BANKRUPTCY - failure by a bankrupt to provide an original statement of affairs to a Registrar in Bankruptcy - original statement of affairs provided to the Official Receiver - whether that circumstance is an irregularity of a kind capable of being excused pursuant to s 306(1) of the Bankruptcy Act 1966 (Cth)

Bankruptcy Act 1966 (Cth) ss 54, 306(1)

Tsingaris v Official Receiver for the Bankruptcy District of the State of Victoria [1999] FCA 1389, followed

ARISTEA NIKOGLOU v THE OFFICIAL RECEIVER IN BANKRUPTCY and THE OFFICIAL TRUSTEE IN BANKRUPTCY

V 7659 OF 1999

MARSHALL J

MELBOURNE

14 JANUARY 2000

IN THE FEDERAL COURT OF AUSTRALIA

VICTORIA DISTRICT REGISTRY

V 7659 OF 1999

BETWEEN:

ARISTEA NIKOGLOU

Applicant

AND:

THE OFFICIAL RECEIVER IN BANKRUPTCY

First Respondent

THE OFFICIAL TRUSTEE IN BANKRUPTCY

Second Respondent

JUDGE:

MARSHALL J

DATE OF ORDER:

13 DECEMBER 1999

WHERE MADE:

MELBOURNE

THE COURT ORDERS THAT:

1. It is declared that the statement of affairs signed by the applicant on 6 September 1996 and received by the Official Trustee in Bankruptcy on 23 September 1996 be deemed to have been filed in the office of the Official Receiver on 16 December 1996 in compliance with the requirements of s 54(1) of the Bankruptcy Act 1966 (Cth).

2. There be no order as to costs.

Note: Settlement and entry of orders is dealt with in Order 36 of the Federal Court Rules.

IN THE FEDERAL COURT OF AUSTRALIA

VICTORIA DISTRICT REGISTRY

V 7659 OF 1999

BETWEEN:

ARISTEA NIKOGLOU

Applicant

AND:

THE OFFICIAL RECEIVER IN BANKRUPTCY

First Respondent

THE OFFICIAL TRUSTEE IN BANKRUPTCY

Second Respondent

JUDGE:

MARSHALL J

DATE:

14 JANUARY 2000

PLACE:

MELBOURNE

REASONS FOR JUDGMENT

1 On 13 December 1999 the Court heard an application by the applicant, Ms Aristea Nikoglou in which Ms Nikoglou sought an order deeming the date of filing of the Applicant's statement of affairs with the Registrar in Bankruptcy to be the date the statement of affairs was filed with the Trustee in Bankruptcy.
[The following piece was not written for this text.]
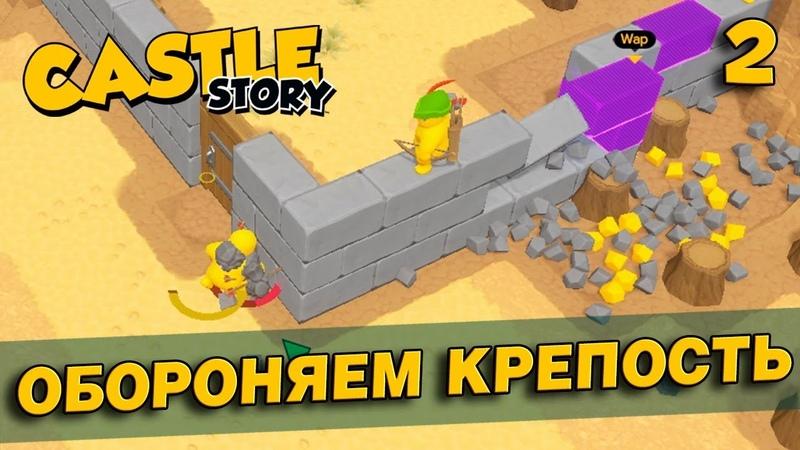 Castle Story [2] - НОВЫЙ БИОМ ПУСТЫНЯ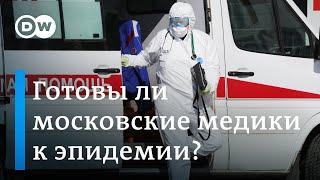 Коронавирус РФ: для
2 After the completion of submissions by counsel the Court made the order set out below. The parties were informed the Court would publish its reasons for deciding to make that order as soon as was reasonably practicable. What follows are those reasons for making an order in the following terms:

"1. It is declared that the statement of affairs signed by the applicant on 6 September 1996 and received by the Official Trustee in Bankruptcy on 23 September 1996 be deemed to have been filed in the office of the Official Receiver on 16 December 1996 in compliance with the requirements of s54(1) of the Bankruptcy Act 1966 (Cth).

2. There be no order as to costs."

Factual background

3 On 25 July 1996 a sequestration order was made against the applicant's estate by Registrar Young. Ms Nikoglou, on the evidence before the Court, "is a humble lady of considerable integrity" whose bankruptcy arose "as a result of a failed Dry-Cleaning business venture". Greek is her first language and she required assistance to deal with letters written to her in English relevant to this matter.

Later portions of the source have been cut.